Radiologists are expected to have pertinent knowledge to guide the referring physicians in selecting the appropriate imaging modality, based on their training in radiation dose, risk and safety. Disappointingly, the results of this survey show significant knowledge deficit among all radiology workers, including residents, fellows, staff radiologists and technologists. Overall there is significant underestimation of dosage and cancer risk from common examinations. Inaccuracy is seen even in estimating the dosage of commonly performed chest X-rays. Although the questionnaire was not an all-inclusive one and not an ideal way of knowledge assessment with numerous limitations as detailed above in the “Discussion”, significant selective knowledge deficit was identified on typical dose levels and estimated risks of cancer induction of several important imaging examinations.
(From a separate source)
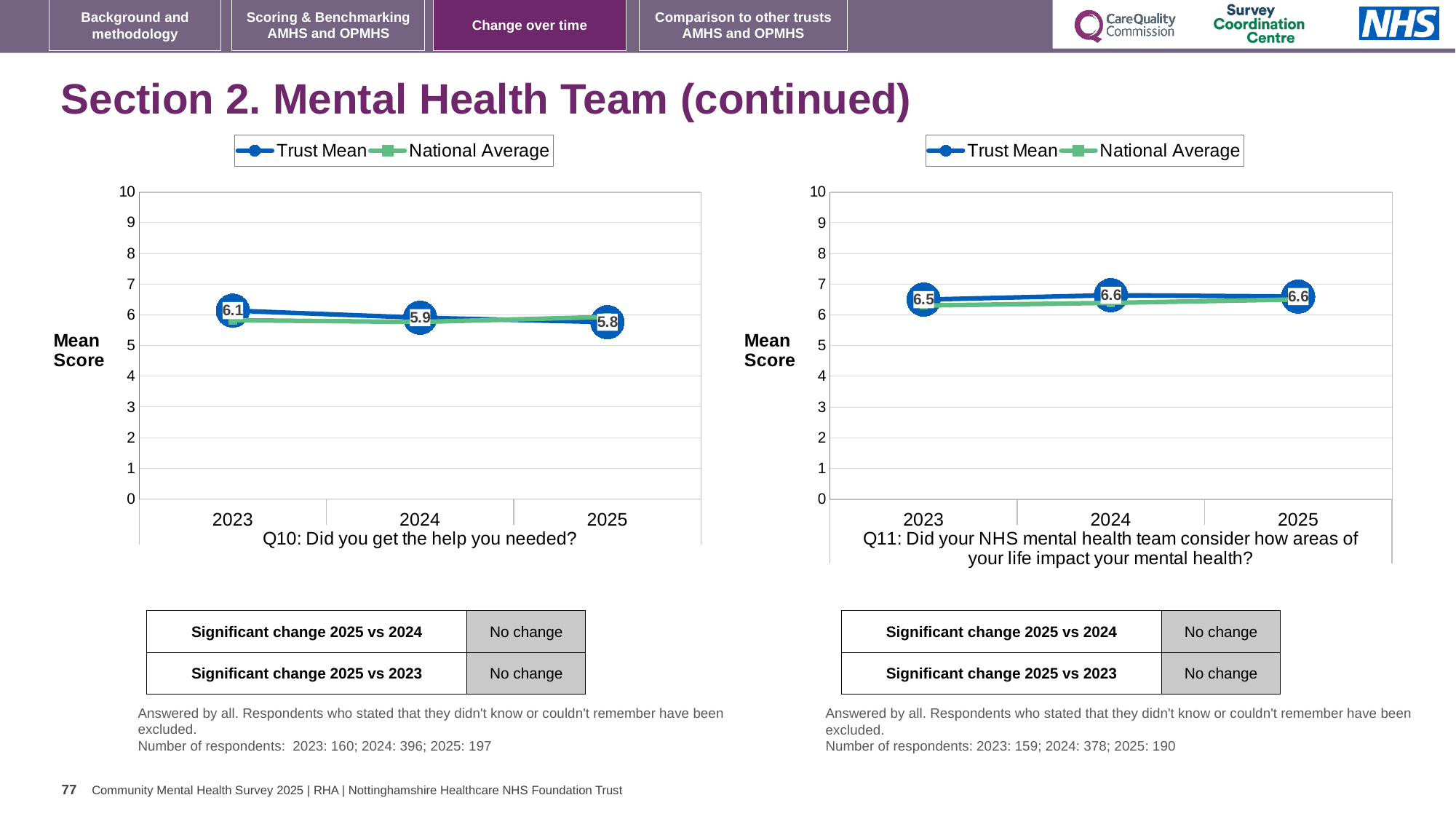
In the Q10 chart, is the National Average value for 2023 greater or less than 5? greater In the Q11 chart, which year has the lowest Trust Mean score? 2023 In the Q10 chart, what is the difference between the Trust Mean scores for 2023 and 2025? 0.3 In the Q10 chart, what is the Trust Mean score for 2023? 6.1 Is the Trust Mean score for 2025 higher in the Q10 chart or the Q11 chart? Q11 chart In the Q11 chart, what is the Trust Mean score for 2024? 6.6 What kind of chart is the Q10 chart? Line chart In the Q11 chart, what is the Trust Mean score for 2023? 6.5 How many years are shown on the x axis of the Q11 chart? 3 How many series does the legend of the Q10 chart list? 2 In the Q10 chart, which year has the highest Trust Mean score? 2023 In the Q10 chart, what is the Trust Mean score for 2025? 5.8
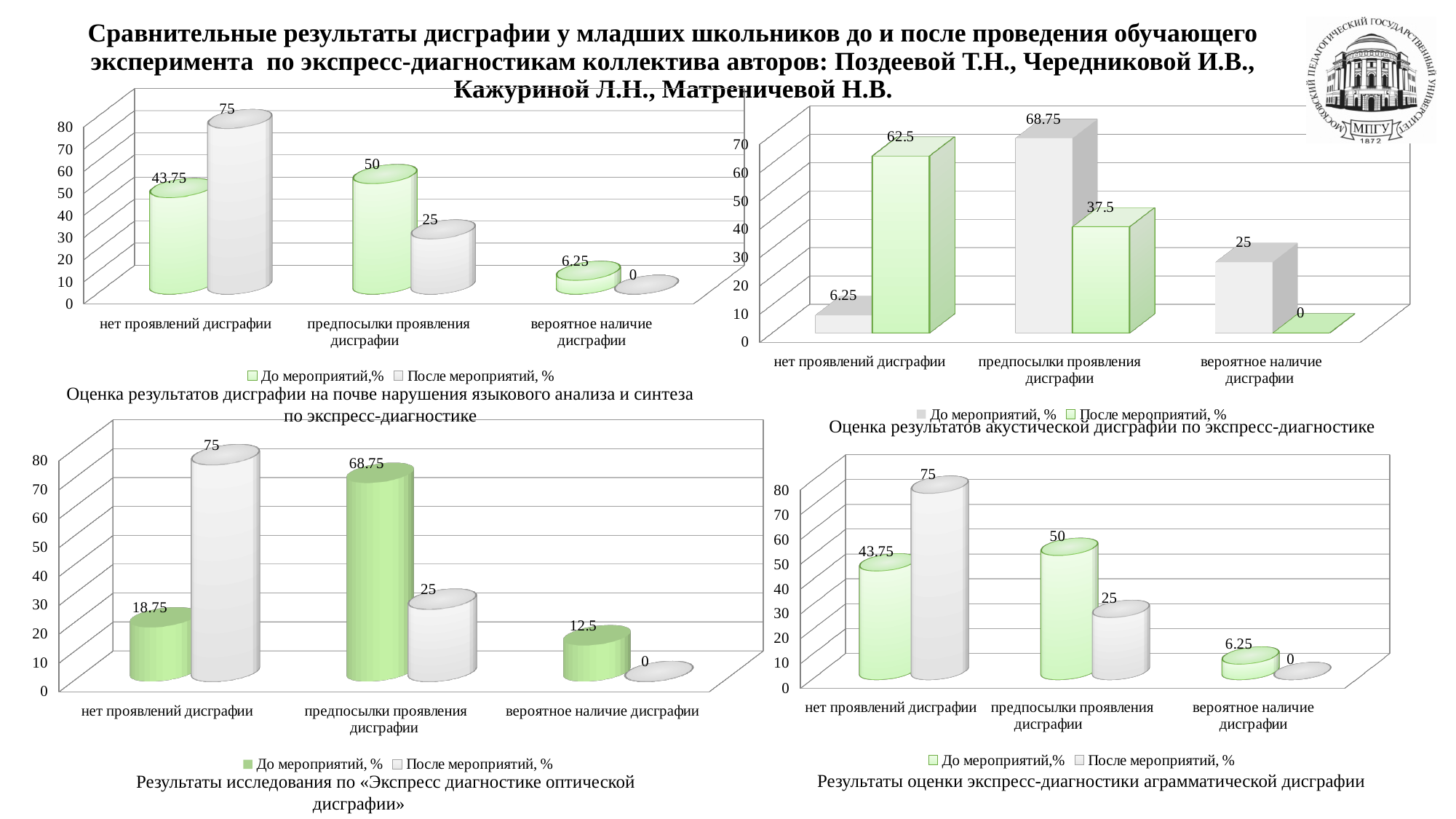
In the top-right chart (акустической дисграфии), which category has the highest value in the 'До мероприятий, %' series? предпосылки проявления дисграфии In the top-left chart (языкового анализа и синтеза), what is the value for 'предпосылки проявления дисграфии' in the 'После мероприятий, %' series? 25 In the bottom-left chart (оптической дисграфии), what is the value for 'нет проявлений дисграфии' in the 'До мероприятий, %' series? 18.75 In the bottom-left chart (оптической дисграфии), which category has the lowest value in the 'После мероприятий, %' series? вероятное наличие дисграфии In the top-right chart (акустической дисграфии), what is the difference between the 'До мероприятий, %' and 'После мероприятий, %' values for 'предпосылки проявления дисграфии'? 31.25 How many charts are shown on the slide? 4 In the bottom-right chart (аграмматической дисграфии), what is the difference between the 'После мероприятий, %' and 'До мероприятий,%' values for 'нет проявлений дисграфии'? 31.25 In the top-left chart (языкового анализа и синтеза), what is the value for 'нет проявлений дисграфии' in the 'До мероприятий,%' series? 43.75 How many series does the legend of the top-right chart (акустической дисграфии) list? 2 In the top-right chart (акустической дисграфии), what is the value for 'нет проявлений дисграфии' in the 'После мероприятий, %' series? 62.5 In the bottom-left chart (оптической дисграфии), which is larger for 'предпосылки проявления дисграфии': the 'До мероприятий, %' value or the 'После мероприятий, %' value? До мероприятий, % In the bottom-right chart (аграмматической дисграфии), what is the value for 'вероятное наличие дисграфии' in the 'До мероприятий,%' series? 6.25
Statistically significant knowledge deficit was seen in technologists compared with residents, fellows and staff radiologists as a group. This is of concern as technologists are the first point of contact with the patients and they should be adequately trained to answer common patient questions and concerns. The next level of contact is the residents and fellows, who are often called upon to advise colleagues in other specialities and patients about dose and safety concerns. Staff radiologists have the most important role of acquiring and imparting the knowledge about radiation and any updates in the field to the technologists, residents and fellows periodically, and to provide expert counsel on risk and dose issues. Based on our results, a conscientious effort to provide more robust education and acquire greater knowledge in these matters is required.